I’ve been out of touch the last few days as my internet connection has been spotty, so I’ve been unable to write/post anything until now.
I’m still in the lovely land of Malaysia, having just returned from three days in the the lush and tropical isle of Langkawi. It was a whirlwind trip, and with parents who are more into sightseeing than sunbathing, there was little time for relaxation.
And hence, with all of this parent+1 traveling….
I have come to my next realization: I am not a grown up.
Here’s the deal. I’m thirty-five. Yes, thirty-f’ing-five. I am not married. Have no kids. I have been independent financially since I was twenty-two years old. I have a great corporate America job, and have lived without a roommate for over 10 years. I’ve complained that there are no grown-ups in the LA dating scene. “I just want a grown-a$$ man,” I’ve said, and I get teeny boppers (30 and under crowd) swarming after me. Swing and a miss, every time.
Where are all the grown ups?
Yes. I am attracting non-grown-ups, because…. dun dun dunnnnnn… I am not a grown-up. Holy shiz. Self-realization #3.
Now back to Mr. Thoreau.
I came to this stark realization when I was with my parents, trying to blow dry my hair in the one plug that we had converted, when my mother instructed me to sit down and that she would dry my hair.
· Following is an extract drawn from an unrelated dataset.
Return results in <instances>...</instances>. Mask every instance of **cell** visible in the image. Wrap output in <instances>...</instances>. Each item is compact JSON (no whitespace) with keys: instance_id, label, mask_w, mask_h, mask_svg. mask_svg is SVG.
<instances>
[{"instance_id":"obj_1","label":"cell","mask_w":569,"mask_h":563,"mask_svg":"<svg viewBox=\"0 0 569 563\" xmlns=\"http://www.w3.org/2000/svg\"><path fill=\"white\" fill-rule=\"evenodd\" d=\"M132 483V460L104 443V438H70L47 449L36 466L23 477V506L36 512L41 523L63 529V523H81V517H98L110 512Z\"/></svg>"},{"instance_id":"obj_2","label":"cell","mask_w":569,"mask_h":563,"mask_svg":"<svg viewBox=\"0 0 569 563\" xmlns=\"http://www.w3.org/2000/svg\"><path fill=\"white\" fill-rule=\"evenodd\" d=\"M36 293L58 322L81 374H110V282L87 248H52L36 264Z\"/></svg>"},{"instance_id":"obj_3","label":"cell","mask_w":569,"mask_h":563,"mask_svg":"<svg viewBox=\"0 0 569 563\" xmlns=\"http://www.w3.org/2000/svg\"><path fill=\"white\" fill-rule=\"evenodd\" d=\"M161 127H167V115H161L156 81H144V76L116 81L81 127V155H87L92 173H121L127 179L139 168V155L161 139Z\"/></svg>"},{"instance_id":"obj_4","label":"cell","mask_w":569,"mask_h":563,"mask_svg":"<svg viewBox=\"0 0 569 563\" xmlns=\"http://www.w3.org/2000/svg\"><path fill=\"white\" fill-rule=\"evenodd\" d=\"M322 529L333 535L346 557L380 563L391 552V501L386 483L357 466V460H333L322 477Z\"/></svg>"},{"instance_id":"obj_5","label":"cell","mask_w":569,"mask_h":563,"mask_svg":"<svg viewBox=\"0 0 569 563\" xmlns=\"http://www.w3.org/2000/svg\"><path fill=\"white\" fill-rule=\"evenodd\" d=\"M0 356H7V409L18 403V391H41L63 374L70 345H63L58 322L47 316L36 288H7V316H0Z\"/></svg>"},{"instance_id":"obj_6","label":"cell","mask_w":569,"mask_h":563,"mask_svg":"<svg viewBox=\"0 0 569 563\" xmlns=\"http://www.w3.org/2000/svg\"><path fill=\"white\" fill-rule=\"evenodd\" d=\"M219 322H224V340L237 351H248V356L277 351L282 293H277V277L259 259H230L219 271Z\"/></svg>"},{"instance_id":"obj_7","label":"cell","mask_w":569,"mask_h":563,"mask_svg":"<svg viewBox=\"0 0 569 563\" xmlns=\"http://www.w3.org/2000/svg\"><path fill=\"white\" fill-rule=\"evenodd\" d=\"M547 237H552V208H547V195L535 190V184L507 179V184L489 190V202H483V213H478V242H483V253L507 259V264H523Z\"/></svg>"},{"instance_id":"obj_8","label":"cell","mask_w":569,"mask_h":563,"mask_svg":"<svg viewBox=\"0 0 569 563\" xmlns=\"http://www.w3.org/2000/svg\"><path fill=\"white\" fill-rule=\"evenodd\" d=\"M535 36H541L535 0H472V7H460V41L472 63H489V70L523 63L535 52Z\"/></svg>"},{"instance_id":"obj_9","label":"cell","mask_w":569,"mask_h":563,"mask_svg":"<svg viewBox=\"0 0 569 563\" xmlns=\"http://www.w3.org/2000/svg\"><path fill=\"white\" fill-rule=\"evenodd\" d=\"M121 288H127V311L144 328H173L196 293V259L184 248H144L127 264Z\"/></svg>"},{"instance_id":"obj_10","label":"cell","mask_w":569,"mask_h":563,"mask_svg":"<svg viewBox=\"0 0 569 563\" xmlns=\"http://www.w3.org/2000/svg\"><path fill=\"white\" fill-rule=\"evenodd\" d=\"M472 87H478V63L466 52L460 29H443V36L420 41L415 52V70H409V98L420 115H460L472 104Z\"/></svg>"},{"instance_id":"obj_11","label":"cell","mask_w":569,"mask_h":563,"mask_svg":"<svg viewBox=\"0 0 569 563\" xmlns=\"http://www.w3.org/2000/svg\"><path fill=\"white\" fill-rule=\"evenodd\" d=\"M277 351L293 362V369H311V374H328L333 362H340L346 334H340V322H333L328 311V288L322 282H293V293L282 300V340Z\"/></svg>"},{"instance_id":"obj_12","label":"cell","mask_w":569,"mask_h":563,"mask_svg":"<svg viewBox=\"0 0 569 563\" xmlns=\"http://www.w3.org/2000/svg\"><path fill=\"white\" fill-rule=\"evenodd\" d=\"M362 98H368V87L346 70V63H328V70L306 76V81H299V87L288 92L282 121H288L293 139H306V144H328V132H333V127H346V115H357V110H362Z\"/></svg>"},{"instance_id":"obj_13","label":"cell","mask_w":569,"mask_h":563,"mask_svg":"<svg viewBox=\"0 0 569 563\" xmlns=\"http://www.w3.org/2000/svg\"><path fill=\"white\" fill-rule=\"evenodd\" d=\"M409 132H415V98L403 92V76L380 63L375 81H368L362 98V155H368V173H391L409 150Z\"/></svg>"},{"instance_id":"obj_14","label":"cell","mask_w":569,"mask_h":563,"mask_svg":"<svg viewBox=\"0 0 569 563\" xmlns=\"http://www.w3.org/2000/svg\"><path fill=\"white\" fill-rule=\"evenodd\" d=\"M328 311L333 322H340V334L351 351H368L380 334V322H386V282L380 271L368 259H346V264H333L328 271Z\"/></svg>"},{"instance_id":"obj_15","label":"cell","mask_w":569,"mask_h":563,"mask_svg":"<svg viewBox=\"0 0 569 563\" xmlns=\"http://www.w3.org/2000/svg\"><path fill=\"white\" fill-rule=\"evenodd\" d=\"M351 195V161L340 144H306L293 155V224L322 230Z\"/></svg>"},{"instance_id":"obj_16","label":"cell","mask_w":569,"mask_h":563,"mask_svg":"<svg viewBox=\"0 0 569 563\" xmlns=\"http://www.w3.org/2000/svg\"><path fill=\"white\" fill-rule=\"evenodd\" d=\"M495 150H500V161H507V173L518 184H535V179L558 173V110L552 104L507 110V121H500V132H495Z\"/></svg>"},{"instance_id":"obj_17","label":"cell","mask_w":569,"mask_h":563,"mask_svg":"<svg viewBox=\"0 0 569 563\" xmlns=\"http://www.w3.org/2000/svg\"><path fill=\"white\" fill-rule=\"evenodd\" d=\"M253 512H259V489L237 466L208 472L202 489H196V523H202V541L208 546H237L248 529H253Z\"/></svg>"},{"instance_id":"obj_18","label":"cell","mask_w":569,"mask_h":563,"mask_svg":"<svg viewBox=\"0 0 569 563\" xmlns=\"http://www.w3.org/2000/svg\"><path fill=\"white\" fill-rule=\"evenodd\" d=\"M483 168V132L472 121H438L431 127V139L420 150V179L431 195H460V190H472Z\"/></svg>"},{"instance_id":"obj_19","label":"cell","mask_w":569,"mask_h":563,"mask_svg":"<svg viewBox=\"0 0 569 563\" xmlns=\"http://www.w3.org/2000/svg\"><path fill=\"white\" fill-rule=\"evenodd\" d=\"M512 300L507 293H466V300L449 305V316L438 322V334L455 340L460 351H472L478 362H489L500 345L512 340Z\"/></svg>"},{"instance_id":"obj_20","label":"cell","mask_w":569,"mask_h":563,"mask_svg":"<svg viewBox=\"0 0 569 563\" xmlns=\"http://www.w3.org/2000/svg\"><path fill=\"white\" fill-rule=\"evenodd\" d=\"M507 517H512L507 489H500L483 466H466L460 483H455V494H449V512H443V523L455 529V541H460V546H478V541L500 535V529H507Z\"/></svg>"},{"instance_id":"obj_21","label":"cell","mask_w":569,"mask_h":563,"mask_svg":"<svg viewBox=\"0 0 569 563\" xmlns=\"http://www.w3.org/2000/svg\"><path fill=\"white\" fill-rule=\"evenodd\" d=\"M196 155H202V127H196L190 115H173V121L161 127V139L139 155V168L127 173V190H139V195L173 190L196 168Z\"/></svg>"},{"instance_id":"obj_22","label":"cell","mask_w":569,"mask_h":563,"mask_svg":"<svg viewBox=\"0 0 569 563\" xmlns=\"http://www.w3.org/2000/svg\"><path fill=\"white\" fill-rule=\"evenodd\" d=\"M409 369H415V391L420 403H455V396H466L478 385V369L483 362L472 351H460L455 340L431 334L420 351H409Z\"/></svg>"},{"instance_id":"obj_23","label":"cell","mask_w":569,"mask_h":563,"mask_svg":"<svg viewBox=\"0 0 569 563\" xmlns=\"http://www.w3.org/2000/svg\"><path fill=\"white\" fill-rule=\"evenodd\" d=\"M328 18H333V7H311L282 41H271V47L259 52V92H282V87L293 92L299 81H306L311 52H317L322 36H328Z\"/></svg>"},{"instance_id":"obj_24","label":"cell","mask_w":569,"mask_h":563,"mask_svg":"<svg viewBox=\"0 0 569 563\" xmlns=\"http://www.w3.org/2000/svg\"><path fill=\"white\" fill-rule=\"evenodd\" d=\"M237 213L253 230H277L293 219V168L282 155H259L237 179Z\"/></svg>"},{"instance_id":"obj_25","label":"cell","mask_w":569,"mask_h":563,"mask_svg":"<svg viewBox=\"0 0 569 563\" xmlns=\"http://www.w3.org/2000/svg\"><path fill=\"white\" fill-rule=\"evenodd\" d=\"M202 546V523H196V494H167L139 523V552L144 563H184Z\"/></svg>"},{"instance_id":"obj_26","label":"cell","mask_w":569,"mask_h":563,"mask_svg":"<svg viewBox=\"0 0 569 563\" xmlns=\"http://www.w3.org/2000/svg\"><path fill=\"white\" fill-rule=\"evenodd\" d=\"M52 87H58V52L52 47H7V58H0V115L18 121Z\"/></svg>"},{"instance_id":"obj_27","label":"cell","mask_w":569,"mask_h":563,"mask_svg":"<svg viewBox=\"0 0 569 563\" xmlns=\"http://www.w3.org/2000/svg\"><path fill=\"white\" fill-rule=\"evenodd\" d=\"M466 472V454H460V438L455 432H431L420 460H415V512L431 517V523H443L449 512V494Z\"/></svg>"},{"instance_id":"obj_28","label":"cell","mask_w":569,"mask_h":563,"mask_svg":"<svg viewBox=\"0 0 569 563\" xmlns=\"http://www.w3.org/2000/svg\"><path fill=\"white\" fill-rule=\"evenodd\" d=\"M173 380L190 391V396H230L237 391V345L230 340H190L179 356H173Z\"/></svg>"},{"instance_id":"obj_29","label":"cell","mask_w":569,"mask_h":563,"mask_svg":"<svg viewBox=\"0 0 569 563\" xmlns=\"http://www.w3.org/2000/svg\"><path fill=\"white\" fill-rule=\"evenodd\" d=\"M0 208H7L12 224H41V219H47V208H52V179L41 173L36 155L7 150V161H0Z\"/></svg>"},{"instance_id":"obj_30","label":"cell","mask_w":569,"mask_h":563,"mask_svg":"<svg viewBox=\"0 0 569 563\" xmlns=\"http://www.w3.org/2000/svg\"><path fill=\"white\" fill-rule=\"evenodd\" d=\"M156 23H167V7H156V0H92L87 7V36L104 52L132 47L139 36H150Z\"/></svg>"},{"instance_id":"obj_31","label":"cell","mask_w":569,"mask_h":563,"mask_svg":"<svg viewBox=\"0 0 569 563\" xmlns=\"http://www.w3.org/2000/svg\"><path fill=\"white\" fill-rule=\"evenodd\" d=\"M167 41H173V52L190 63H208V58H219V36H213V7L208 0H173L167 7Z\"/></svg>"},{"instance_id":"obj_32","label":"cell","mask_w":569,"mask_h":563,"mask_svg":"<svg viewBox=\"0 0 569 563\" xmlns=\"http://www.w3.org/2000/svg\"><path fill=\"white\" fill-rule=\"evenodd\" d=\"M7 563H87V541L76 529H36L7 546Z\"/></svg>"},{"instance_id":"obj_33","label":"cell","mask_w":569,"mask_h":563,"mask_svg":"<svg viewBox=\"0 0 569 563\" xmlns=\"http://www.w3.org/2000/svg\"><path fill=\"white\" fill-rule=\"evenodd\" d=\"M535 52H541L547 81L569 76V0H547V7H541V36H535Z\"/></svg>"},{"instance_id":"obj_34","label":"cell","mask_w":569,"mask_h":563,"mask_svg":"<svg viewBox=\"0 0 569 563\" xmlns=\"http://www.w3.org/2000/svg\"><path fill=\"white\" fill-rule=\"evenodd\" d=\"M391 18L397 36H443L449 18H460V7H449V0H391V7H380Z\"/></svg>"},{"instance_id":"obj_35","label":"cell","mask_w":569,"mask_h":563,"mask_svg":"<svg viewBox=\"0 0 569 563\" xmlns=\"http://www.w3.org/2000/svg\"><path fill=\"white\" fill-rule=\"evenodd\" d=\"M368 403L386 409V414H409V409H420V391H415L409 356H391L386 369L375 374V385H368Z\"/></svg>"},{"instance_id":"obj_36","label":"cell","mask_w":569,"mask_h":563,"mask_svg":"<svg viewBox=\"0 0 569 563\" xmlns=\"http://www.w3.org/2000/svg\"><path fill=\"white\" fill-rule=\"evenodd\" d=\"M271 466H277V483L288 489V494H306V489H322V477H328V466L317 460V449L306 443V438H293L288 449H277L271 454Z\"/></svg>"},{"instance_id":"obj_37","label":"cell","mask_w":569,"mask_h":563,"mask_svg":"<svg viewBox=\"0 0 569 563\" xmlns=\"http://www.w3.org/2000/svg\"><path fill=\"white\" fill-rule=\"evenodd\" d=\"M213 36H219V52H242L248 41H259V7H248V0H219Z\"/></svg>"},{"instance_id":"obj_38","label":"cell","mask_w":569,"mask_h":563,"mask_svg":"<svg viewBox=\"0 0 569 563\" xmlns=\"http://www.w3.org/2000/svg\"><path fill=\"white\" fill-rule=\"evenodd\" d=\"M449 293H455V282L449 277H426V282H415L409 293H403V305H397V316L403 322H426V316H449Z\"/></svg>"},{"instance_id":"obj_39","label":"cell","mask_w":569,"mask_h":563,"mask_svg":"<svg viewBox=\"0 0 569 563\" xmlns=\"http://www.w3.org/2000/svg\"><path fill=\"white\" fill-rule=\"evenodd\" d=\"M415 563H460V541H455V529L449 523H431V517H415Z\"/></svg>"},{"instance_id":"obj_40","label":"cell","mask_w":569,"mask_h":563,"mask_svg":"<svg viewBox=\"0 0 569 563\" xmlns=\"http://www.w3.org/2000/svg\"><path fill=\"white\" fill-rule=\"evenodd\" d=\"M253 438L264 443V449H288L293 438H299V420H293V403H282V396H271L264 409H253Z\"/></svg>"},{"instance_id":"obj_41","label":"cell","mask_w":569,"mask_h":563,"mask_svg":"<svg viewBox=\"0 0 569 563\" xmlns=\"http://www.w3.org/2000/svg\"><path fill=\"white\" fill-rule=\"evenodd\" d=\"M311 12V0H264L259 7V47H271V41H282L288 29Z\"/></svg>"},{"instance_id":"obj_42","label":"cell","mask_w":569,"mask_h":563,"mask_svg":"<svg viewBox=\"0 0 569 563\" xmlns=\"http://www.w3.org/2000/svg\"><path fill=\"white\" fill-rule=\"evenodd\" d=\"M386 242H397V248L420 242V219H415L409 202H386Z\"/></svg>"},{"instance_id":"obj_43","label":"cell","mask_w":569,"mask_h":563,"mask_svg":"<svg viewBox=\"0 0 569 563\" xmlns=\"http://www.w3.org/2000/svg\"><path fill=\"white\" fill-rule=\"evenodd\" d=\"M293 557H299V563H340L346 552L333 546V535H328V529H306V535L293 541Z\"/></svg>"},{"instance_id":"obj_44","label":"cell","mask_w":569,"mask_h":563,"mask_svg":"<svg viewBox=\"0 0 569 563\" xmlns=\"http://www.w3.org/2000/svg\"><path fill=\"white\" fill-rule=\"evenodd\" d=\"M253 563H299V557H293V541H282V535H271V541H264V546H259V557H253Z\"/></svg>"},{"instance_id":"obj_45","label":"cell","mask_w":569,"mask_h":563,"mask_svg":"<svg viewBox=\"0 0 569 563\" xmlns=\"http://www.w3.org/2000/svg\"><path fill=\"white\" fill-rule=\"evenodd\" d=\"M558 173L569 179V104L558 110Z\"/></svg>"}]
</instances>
Quick reminder people: I’m thirty-five.
I love my mom a lot, so I’m not going to bag on this, and in fact, I let her, because who doesn’t like getting their hair did? However, it struck me like a freight train right then and there- I am still a kid.
My life flashed before me in that instant… you know, just like the minute the detective in Usual Suspects figures out that Kevin Spacey is Keyser Söze.
I saw my house with my knick knacky shiz and flea market finds. My inability to commit to any one person. My f’ing backpack (seriously, that thing can hold SO much stuff!). My Fugazi stickers (joking! I’m not that bad). Playing kickball on Friday nights. The flight attendant handing out champagne and skipping over me- because she thought I was too young. Watching one of my cousins here in Malaysia (who, when I visited in 2001 with my then very serious boyfriend who I thought I would marry, was only 10 years old at the time) taking care of her two small children- and me, essentially in the same place I was in 2001. Damn, that is a self-realization if I’ve ever had one.
I was thinking I was ahead of the game. I have a house. I have my sh$% together. Or do I? Maybe I don’t. Maybe it’s high time I grew my own a$$ up so that I can attract that into my life.
Getting (internally) lost in Malaysia made me realize that although I love my parents dearly, and I have all the confidence in the world, I need to grow the f up.